» WHAT TO WORK ON
In the entries below, find the line containing "What spatial distance". Copy it and all lines after it, exactly, through the end.

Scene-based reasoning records
_ _ _ _ _ _ _

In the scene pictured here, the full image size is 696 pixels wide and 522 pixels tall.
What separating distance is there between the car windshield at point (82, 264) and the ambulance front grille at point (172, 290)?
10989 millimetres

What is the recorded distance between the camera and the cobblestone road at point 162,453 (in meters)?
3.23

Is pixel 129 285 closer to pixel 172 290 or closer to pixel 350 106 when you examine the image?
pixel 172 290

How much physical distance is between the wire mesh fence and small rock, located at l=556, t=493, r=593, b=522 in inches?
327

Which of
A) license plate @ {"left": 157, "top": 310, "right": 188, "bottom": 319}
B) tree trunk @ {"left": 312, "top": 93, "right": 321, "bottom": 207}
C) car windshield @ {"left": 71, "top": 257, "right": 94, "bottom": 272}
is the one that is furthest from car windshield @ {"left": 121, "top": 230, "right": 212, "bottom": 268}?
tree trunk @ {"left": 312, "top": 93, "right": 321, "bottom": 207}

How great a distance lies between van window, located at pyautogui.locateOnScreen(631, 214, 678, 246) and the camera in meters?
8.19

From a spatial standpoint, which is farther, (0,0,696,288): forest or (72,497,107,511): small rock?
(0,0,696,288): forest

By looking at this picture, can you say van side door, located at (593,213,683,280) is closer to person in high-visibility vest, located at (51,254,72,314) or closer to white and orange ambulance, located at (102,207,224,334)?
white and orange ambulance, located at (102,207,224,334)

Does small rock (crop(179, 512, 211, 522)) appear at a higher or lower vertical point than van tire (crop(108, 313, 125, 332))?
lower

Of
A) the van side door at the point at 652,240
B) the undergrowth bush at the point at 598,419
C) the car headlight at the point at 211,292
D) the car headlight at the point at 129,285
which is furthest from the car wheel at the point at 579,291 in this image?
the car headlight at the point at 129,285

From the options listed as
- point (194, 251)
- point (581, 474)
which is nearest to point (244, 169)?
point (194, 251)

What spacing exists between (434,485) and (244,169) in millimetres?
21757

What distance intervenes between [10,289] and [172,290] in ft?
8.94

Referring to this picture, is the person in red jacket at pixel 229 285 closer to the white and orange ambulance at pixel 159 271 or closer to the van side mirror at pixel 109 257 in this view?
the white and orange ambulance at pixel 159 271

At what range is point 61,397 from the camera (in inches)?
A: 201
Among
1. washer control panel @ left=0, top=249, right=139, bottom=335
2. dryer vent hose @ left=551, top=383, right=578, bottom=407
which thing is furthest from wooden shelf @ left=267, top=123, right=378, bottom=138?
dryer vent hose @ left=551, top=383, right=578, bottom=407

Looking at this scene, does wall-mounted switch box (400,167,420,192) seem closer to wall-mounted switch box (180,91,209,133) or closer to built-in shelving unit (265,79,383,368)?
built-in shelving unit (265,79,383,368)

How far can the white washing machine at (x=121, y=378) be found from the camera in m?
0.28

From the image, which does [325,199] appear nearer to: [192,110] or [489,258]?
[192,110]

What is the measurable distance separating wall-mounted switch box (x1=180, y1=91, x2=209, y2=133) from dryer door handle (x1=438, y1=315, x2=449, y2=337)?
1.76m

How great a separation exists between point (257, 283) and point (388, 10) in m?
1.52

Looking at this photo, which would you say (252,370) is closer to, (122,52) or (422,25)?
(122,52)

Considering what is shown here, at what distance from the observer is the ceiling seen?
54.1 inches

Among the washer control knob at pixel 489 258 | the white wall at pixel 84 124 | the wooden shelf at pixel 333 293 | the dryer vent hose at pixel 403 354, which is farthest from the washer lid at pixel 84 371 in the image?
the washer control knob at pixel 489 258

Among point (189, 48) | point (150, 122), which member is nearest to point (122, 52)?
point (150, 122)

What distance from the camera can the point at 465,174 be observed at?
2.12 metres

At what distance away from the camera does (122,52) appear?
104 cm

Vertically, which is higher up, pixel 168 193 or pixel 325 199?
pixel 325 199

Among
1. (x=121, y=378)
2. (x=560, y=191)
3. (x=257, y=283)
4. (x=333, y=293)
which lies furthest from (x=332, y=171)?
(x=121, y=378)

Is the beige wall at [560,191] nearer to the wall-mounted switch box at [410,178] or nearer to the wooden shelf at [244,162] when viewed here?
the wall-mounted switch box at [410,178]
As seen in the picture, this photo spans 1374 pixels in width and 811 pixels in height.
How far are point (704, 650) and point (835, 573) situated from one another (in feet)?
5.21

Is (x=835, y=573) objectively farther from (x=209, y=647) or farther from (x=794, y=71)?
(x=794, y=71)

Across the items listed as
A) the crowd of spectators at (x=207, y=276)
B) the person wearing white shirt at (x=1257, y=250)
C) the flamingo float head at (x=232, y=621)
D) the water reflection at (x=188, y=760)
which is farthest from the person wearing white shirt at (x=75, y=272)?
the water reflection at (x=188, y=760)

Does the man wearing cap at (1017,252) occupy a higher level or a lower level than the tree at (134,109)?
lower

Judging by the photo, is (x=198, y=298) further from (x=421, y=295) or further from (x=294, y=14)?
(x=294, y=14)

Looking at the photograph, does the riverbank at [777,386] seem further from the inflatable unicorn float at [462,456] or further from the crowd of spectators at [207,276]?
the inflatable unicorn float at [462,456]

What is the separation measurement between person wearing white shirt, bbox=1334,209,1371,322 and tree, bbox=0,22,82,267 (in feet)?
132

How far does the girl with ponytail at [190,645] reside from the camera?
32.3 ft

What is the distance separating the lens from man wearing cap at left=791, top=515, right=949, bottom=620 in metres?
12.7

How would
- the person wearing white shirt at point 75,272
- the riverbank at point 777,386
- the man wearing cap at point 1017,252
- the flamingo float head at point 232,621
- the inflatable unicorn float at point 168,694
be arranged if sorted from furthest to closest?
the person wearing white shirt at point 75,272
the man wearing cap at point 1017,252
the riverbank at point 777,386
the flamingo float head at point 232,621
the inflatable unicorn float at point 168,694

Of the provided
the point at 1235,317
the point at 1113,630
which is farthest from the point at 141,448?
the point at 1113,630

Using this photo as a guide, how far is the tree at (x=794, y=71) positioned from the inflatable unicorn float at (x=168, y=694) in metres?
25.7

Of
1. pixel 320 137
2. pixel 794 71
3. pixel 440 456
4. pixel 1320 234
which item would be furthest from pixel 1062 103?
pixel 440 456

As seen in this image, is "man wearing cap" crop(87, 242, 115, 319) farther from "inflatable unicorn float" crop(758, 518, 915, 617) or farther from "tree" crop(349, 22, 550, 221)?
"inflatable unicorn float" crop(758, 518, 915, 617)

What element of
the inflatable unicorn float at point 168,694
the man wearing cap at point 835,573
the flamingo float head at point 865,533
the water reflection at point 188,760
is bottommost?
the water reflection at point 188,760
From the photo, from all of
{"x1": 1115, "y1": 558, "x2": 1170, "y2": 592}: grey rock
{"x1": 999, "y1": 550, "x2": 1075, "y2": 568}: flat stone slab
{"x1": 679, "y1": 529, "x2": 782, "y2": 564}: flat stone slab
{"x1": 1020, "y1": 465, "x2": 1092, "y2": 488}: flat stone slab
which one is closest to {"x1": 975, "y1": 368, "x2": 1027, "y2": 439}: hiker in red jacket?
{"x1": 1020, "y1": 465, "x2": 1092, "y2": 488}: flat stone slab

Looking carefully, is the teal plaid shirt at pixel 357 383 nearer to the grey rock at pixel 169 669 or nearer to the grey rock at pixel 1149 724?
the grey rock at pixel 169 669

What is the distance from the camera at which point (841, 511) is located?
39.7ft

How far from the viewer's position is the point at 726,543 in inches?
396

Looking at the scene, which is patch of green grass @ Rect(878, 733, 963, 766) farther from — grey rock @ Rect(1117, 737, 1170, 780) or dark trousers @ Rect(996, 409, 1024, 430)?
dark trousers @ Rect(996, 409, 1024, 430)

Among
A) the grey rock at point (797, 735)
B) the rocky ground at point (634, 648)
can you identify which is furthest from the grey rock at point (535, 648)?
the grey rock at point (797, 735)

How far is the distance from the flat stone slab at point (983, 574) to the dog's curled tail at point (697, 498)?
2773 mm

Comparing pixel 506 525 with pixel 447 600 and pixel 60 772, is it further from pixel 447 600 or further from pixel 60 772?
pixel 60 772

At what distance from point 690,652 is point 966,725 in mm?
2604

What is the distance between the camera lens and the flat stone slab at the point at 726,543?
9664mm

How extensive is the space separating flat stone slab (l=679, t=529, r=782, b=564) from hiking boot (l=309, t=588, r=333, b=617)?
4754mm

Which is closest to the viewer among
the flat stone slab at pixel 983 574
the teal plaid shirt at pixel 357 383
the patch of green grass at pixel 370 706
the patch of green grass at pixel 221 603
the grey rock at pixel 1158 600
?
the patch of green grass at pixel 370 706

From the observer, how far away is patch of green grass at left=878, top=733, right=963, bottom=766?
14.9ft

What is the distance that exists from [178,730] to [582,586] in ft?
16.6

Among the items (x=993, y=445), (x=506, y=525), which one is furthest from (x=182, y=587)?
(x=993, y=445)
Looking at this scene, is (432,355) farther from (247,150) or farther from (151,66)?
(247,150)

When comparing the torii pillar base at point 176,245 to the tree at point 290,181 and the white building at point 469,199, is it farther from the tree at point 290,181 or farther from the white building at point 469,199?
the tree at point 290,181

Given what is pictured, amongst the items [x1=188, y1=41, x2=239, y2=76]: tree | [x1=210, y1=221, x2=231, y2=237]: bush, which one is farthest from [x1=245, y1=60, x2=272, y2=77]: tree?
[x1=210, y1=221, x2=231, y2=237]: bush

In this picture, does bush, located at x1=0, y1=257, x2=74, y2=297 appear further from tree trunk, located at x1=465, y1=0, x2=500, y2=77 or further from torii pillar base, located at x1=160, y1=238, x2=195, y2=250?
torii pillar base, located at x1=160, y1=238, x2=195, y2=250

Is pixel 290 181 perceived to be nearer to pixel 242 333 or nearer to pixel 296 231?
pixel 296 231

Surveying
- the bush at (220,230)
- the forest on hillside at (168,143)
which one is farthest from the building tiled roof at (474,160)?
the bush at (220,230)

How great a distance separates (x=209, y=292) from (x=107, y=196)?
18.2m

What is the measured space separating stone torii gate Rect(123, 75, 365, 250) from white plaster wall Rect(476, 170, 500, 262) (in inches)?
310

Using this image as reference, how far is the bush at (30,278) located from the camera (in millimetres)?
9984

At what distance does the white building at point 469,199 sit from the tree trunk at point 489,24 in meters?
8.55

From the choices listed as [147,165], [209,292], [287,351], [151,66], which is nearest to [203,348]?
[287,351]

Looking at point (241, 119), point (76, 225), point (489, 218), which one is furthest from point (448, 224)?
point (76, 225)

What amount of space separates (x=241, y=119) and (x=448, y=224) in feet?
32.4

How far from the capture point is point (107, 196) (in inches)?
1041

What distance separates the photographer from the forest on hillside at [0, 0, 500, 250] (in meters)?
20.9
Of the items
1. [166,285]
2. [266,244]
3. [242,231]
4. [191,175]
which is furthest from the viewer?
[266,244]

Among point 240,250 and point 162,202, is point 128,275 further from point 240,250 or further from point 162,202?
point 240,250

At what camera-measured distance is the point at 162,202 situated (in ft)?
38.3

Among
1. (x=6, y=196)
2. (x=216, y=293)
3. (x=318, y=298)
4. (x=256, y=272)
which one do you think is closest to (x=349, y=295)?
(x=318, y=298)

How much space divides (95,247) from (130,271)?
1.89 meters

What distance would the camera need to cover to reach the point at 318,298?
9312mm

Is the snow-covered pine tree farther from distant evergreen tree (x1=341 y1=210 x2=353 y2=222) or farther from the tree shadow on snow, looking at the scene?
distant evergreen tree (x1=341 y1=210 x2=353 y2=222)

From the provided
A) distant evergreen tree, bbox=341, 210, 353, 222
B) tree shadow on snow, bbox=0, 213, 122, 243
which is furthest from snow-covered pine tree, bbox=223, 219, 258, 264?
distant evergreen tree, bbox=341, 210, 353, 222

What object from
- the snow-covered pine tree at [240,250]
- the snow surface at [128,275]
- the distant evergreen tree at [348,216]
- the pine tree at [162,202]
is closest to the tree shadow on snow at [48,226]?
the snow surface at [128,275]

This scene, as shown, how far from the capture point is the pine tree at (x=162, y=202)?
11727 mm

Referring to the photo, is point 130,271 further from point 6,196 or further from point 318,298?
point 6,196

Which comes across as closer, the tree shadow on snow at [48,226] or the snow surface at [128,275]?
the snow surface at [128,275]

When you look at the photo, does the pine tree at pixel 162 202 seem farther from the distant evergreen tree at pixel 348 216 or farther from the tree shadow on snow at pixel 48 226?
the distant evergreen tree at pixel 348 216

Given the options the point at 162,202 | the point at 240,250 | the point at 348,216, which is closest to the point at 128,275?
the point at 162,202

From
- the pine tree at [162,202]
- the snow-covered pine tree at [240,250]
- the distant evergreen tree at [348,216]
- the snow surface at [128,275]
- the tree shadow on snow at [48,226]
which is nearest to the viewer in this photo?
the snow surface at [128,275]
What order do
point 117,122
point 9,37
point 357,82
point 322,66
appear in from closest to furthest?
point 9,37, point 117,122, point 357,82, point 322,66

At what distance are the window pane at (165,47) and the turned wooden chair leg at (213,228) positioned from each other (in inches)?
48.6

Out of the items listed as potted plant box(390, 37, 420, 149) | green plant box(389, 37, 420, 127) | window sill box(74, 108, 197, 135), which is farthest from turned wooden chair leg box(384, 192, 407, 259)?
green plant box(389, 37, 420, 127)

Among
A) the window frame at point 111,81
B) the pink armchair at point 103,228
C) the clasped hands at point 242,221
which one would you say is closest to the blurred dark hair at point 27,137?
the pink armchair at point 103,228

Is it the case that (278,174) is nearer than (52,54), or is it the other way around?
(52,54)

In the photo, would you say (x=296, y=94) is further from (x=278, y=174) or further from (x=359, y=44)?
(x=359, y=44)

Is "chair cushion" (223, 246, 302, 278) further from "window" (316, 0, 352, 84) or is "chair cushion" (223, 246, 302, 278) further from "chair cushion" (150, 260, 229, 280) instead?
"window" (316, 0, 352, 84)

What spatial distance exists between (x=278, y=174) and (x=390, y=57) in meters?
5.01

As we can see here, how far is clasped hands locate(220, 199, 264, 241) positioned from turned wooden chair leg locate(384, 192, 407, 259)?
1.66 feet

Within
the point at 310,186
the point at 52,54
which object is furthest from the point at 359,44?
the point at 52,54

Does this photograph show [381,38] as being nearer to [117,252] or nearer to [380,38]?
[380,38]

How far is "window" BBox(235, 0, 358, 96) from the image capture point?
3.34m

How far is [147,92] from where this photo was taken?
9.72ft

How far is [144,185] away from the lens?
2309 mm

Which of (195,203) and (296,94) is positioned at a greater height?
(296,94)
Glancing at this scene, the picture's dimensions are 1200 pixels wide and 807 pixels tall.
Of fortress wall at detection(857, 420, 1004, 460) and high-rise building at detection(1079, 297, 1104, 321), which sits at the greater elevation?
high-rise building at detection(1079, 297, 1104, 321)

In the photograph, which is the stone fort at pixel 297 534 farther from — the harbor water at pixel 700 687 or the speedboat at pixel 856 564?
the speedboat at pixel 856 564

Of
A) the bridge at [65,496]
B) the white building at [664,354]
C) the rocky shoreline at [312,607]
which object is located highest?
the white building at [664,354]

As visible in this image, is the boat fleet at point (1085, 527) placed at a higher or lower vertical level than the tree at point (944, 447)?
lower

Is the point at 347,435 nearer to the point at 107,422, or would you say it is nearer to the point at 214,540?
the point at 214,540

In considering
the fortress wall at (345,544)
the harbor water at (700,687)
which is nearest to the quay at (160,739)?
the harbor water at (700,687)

_ _ _ _ _ _ _

» REPLY
What spatial distance exists between (x=278, y=174) and (x=390, y=57) in meters?
5.01

As we can see here, how far is clasped hands locate(220, 199, 264, 241) positioned from turned wooden chair leg locate(384, 192, 407, 259)?
1.66 feet

Within
the point at 310,186
the point at 52,54
which object is furthest from the point at 359,44?
the point at 52,54

Does this photograph show [381,38] as being nearer to [117,252] or nearer to [380,38]?
[380,38]

How far is "window" BBox(235, 0, 358, 96) from the image capture point?
3.34m

How far is [147,92] from where this photo was taken?
9.72ft

How far is [144,185] away from the lens?
2309 mm

Which of (195,203) and (296,94) is positioned at a greater height?
(296,94)
Glancing at this scene, the picture's dimensions are 1200 pixels wide and 807 pixels tall.
Of fortress wall at detection(857, 420, 1004, 460) and high-rise building at detection(1079, 297, 1104, 321), which sits at the greater elevation?
high-rise building at detection(1079, 297, 1104, 321)

In the photograph, which is the stone fort at pixel 297 534 farther from — the harbor water at pixel 700 687 or the speedboat at pixel 856 564?
the speedboat at pixel 856 564

Of
A) the bridge at [65,496]
B) the white building at [664,354]
C) the rocky shoreline at [312,607]
which object is located highest?
the white building at [664,354]

As visible in this image, is the boat fleet at point (1085, 527) placed at a higher or lower vertical level than the tree at point (944, 447)?
lower

Is the point at 347,435 nearer to the point at 107,422, or would you say it is nearer to the point at 214,540?
the point at 214,540

In considering
the fortress wall at (345,544)
the harbor water at (700,687)
which is nearest to the quay at (160,739)?
the harbor water at (700,687)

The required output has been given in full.